Companies have been increasing their demands for efficiency, smaller teams are doing the work that larger teams used to do, jobs have changed and we are given ever more challenging work to do in a more complicated world.

No wonder we are too busy! “Keep up”, “put your head down” and “work harder” are what we tell ourselves, but these are no longer sustainable. Just working harder can lead to burnout, mistakes and stress, which do no good for our work, our teams or our health.

Being busy is a choice

The problem is, the busier we get, the less able we are to step back and make sure we are using our own time wisely.  I believe that time and our perceived lack of it is our biggest barrier to our own productivity.  We can’t create more hours in the day, but we can create more impact, by becoming more efficient and selective about where we spend our time.   And that starts by taking back our wasted time from emails and meetings.
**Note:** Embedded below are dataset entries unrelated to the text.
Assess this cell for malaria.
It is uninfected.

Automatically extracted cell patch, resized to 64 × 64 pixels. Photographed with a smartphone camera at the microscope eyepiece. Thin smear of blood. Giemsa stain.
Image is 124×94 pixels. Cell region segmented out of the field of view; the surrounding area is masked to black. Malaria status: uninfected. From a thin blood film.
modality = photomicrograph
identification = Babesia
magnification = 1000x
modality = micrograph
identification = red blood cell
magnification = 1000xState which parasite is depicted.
A 2018 study of 2000 US knowledge workers showed that poorly used meetings and email topped the list of things that keep workers from getting work done – after emails, meetings, interruptions and admin, the average worker has just 44% of their time left to do their job.  So most of us only start our work midway through Wednesday?  That’s crazy!

Email is not our main job

Unless your job is in a customer service centre literally answering emails, we need to stop treating email as our work.  Emails are a sort of professional candy crush, an easy game that gives us something to do when we feel overwhelmed.  We are addicted to the hit of new messages and replies, and they give us something to do instead of doing actual work.  Getting “through your emails” is a myth because you’ll never “finish” them.  Worse than that, all the time we are in meetings and multitasking on emails, we are wasting our valuable time together, and making worse decisions as a result.
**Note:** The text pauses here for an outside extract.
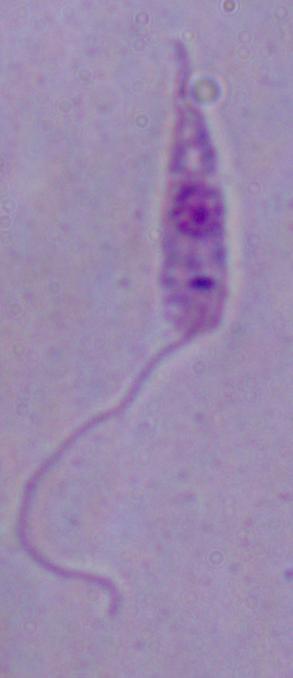

Leishmania.

Photomicrograph. Captured at 1000x magnification.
How to spend less time on emails:

  • Send voicemails and dictations for updates instead of emails
  • Give yourself 1 hour a day to read and respond to emails – lock yourself out the rest of the time (Inbox when ready https://inboxwhenready.org/ is a good way to do this)
  • Ban reply to all so that emails you do get are specifically for you
  • Apart from the really important ones, stop filing, storing or deleting all your emails, you can search for what you need when you need it

Bad meetings waste our time

Unless there is a clear reason to meet with people to debate, discuss and create clear actions at the end, there’s no need for a meeting.  For presentations, cascades or updates, it is a far better use of time to send a pre-recorded film for people to watch in their own time, then meet live for the discussion and debate.  It may be difficult to get out of meetings that you’ve been used to attending because you don’t want to offend people or your boss is asking you to be there.  But until we start challenging each other to make better use of our live time, nothing will change.

Good meetings are those that value the attention and presence of everyone there – can you suggest ways of improving bad meetings so that they become good ones?  Can you explain to people how time pressured you are, and ask them to help you use your time wisely?
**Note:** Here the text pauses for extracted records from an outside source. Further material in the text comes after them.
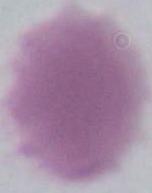
identification: red blood cell
modality: micrograph
magnification: 1000xAssess this cell for malaria.
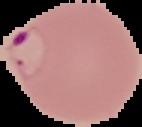
Parasitized.

Summary:
  - Preparation: thin blood smear
  - Image type: segmented cell region with the area outside set to black
  - Image size: 142×127 pixels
How to spend less time in bad meetings:

  • Ask for a meeting objective and agenda, and understand how you will be expected to contribute, before you agree to attend
  • Change your default meeting time to 15 or 30 minutes instead of an hour, so people use the time more efficiently
  • If you are invited to a meeting without a clear objective, knowing the team will all be multitasking, and won’t result in clear output, explain why you don’t think the meeting is a good use of your time and ask to be updated afterwards
  • If you’re being asked for advice, ask the meeting organiser to send through the choices in advance, so you can spend the time in the meeting discussing them

“It is really clear that the most precious resource we all have is time” – Steve Jobs

We we can no longer afford to waste our time, or to let other people do so.  I realise that changing how things are done is difficult, but we can create a better environment for ourselves and our colleagues to thrive in if we start to take back control of our time, one email and one meeting at a time.